I believe that I was born with a brain wired for words. My very earliest memories revolve around things said, the impact words had on me to confuse, deceive, put pictures in my head, produce strong emotions. Gradually, I became aware of the way my words affected others and how I could modulate their reactions by choosing carefully when to speak or changing my tone. From there, becoming a writer was just a matter of learning to read and write.
Name your writing influences (writers, books, teachers, etc.).
Below are the first (among many) that come to mind.
Books: Harriet the Spy (Louise Fitzhugh), James and the Giant Peach (Roald Dahl), From the Mixed Up Files of Mrs. Basel E. Frankweller (E.L. Konigsburg), The Princess Bride (William Goldman), The Member of the Wedding (Carson McCullers), The Great Gatsby (F. Scott Fitzgerald), Black Tickets (Jayne Anne Phillips), To the Lighthouse (Virginia Woolf). Writers (along with the above and so many others): Sam Shepard, Denis Johnson, Grace Paley, Wendy Wasserstein, Don DeLillo, T.S. Eliot, James Joyce, Alice Munro, Anton Chekov, D.H Lawrence. Teachers: my high school English teacher, Ms. Rossi, my college teachers, Joe McGinniss and Nick Calabro, my grad school professors, Stephen Koch and Robert Towers.When and where do you write?

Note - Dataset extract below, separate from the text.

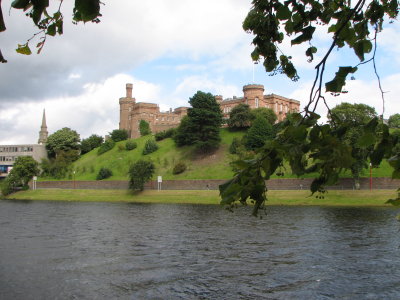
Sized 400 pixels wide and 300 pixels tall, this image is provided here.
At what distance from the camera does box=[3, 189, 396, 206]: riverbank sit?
44250mm

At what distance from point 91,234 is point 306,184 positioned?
34.4m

When and where do you write?
I write daily but too often too little. When I force myself to sit down and really focus, I’m at a white desk in the corner of my clean bedroom. Otherwise, I might be anywhere, in or out of my house.
What are you working on now?
Something new.
Have you ever suffered from writer’s block?

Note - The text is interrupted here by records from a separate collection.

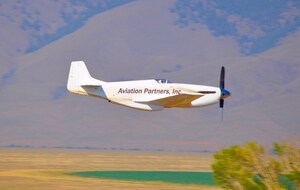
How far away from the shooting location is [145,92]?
57.3 m

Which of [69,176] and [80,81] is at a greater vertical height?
[80,81]

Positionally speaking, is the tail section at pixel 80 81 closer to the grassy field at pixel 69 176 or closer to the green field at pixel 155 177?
the grassy field at pixel 69 176

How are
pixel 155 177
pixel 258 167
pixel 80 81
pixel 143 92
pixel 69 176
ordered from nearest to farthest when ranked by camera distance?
pixel 258 167 → pixel 143 92 → pixel 80 81 → pixel 69 176 → pixel 155 177

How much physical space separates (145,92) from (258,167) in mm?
8112

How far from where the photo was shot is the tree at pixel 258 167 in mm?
55094

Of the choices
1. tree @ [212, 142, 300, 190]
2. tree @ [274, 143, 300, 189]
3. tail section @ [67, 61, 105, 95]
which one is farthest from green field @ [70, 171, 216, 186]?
tree @ [274, 143, 300, 189]

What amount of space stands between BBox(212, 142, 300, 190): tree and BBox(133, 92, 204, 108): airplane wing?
4189 millimetres

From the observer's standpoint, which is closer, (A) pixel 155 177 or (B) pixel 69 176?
(B) pixel 69 176

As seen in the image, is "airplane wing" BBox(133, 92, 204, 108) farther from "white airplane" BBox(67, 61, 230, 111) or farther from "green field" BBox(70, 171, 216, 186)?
"green field" BBox(70, 171, 216, 186)

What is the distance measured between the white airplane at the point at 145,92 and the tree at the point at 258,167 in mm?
4012

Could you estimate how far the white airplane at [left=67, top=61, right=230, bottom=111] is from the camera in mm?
56812

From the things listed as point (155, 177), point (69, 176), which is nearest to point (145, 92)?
point (69, 176)

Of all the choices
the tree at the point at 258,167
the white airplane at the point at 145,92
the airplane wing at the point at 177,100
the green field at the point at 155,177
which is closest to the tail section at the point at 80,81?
the white airplane at the point at 145,92

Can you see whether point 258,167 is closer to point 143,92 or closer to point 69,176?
point 143,92
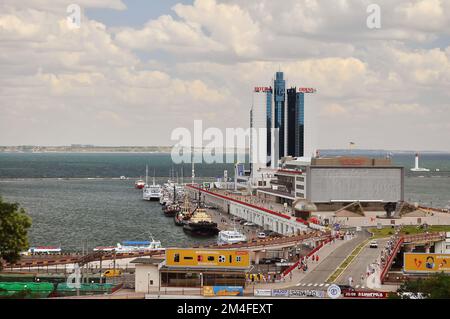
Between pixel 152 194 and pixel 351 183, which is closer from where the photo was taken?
pixel 351 183

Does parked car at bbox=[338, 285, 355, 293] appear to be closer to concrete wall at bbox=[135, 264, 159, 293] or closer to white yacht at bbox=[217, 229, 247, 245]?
concrete wall at bbox=[135, 264, 159, 293]

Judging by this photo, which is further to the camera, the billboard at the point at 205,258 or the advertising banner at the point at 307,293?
the billboard at the point at 205,258

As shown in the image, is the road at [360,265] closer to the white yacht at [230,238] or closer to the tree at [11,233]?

Always. For me, this takes the form of re-writer’s block. That is, I get stuck rewriting obsessively instead of moving forward.
What’s the best writing advice you’ve ever received?
Best advice given to me directly (and which I still struggle to follow): “You can’t polish a mess.” Stephen Koch. Best advice I’ve read: “Write what you don’t know about what you know.” Weirdly, this seems to be attributed to both Eudora Welty and Grace Paley.
What’s your advice to new writers?
The above, plus: Get some exercise to help you sit still.
Jill Eisenstadt is the author of the novels, From Rockaway, Kiss Out (Knopf), and Swell (Little, Brown). Her non-fiction has appeared in The New York Times, New York Magazine, Vogue, Bomb, Elle, Town and Country, Lit Hub and The Boston Review, among other places. Jill has been a teacher at The New School’s Eugene Lang College and an editor at BKLYN Magazine. She co-wrote and produced the feature film, The Limbo Room along with her sister, the director Debra Eisenstadt. Jill is a recipient of a Columbia M.F.A writing fellowship, a National Foundation for Advancement in the Arts Teacher Award, and a National Endowment of the Arts Grant in Fiction. She lives in Brooklyn, New York.